Tüketiciler tarafından oluşturulan içerik ve kullanıcı yorumlarının çok daha yüksek bir özgünlük algısı yarattığını belirten Opresnik, 'Tüketiciler, markaların kontrolündeki mesajlardan çok 'kendileri gibi insanlara' güvenme eğiliminde.' dedi.
Opresnik, 'Modern pazarlamacılar için, bu sesleri kampanyalara entegre etmek güvenilirlik açısından çok önemli, ancak geleneksel reklamlar da erişim ve tutarlılık açısından hala önemli bir rol oynuyor.' ifadesini kullandı.
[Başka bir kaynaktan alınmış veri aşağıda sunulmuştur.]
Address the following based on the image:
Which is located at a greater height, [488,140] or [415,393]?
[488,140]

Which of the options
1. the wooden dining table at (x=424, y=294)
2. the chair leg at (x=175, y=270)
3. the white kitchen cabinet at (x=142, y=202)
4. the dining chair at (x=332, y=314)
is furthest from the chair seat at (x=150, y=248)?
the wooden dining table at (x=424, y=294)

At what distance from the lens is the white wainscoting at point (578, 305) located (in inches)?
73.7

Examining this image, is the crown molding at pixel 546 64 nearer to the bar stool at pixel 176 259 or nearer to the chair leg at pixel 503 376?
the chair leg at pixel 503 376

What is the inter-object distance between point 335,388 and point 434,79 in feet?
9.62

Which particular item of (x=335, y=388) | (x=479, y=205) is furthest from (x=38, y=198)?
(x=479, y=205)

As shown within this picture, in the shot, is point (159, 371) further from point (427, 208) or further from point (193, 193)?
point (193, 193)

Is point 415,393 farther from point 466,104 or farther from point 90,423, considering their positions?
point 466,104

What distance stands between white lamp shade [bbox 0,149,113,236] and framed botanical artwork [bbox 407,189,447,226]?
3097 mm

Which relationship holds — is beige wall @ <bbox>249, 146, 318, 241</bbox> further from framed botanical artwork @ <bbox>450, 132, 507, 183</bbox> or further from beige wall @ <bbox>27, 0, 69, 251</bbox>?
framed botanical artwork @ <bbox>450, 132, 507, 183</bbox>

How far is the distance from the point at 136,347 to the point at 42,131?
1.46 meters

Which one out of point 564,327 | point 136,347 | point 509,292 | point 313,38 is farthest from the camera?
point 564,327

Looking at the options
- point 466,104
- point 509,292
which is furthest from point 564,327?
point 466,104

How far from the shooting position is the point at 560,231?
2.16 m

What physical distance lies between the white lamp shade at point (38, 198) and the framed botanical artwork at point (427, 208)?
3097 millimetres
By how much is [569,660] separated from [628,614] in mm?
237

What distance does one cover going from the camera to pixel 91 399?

- 'Viral olmaya değil, değer yakalamaya çalışılmalı'
Sosyal medya reklamcılığının bir sonraki aşamasının yapay zeka destekli büyük ölçekli kişiselleştirmelere, platformlara doğrudan entegre edilmiş kesintisiz alışveriş deneyimleri sunan platformlara, değer, sürdürülebilirlik ve uyumun belirleyici hale geldiği, amaç odaklı markalaşmaya yönelebileceği görüşünü paylaşan Opresnik, şeffaflık, veri gizliliği ve influencerların bilgilendirme yükümlülüğü konusunda daha sıkı düzenlemelerin oluşabileceğini de belirtti.
Markaların dijital iletişim konusunda yaptığı hatalara da değinen Opresnik, 'En yaygın hata, değer yerine viral olmayı kovalamak. Birçok marka, tutarlı ve amaç odaklı anlatılar oluşturmak yerine kısa vadeli heyecana odaklanıyor.' ifadesini kullandı.
Opresnik, kültürel duyarlılık ve özgünlüğün önemini hafife almanın da yanlış bir hamle olduğuna dikkati çekerek, bu tür hataların itibar kaybına yol açabileceği konusunda uyardı.
Sosyal medyanın sadece bir pazarlama kanalı olmadığını, bir nevi 'toplumun aynası' haline geldiğini belirten Opresnik, 'Markalar için zorluk, sohbetlere samimi bir şekilde katılmak, topluluklar için değer yaratmak ve ticari hedefleri sorumluluk ve etik ile dengelemektir.' değerlendirmesinde bulundu.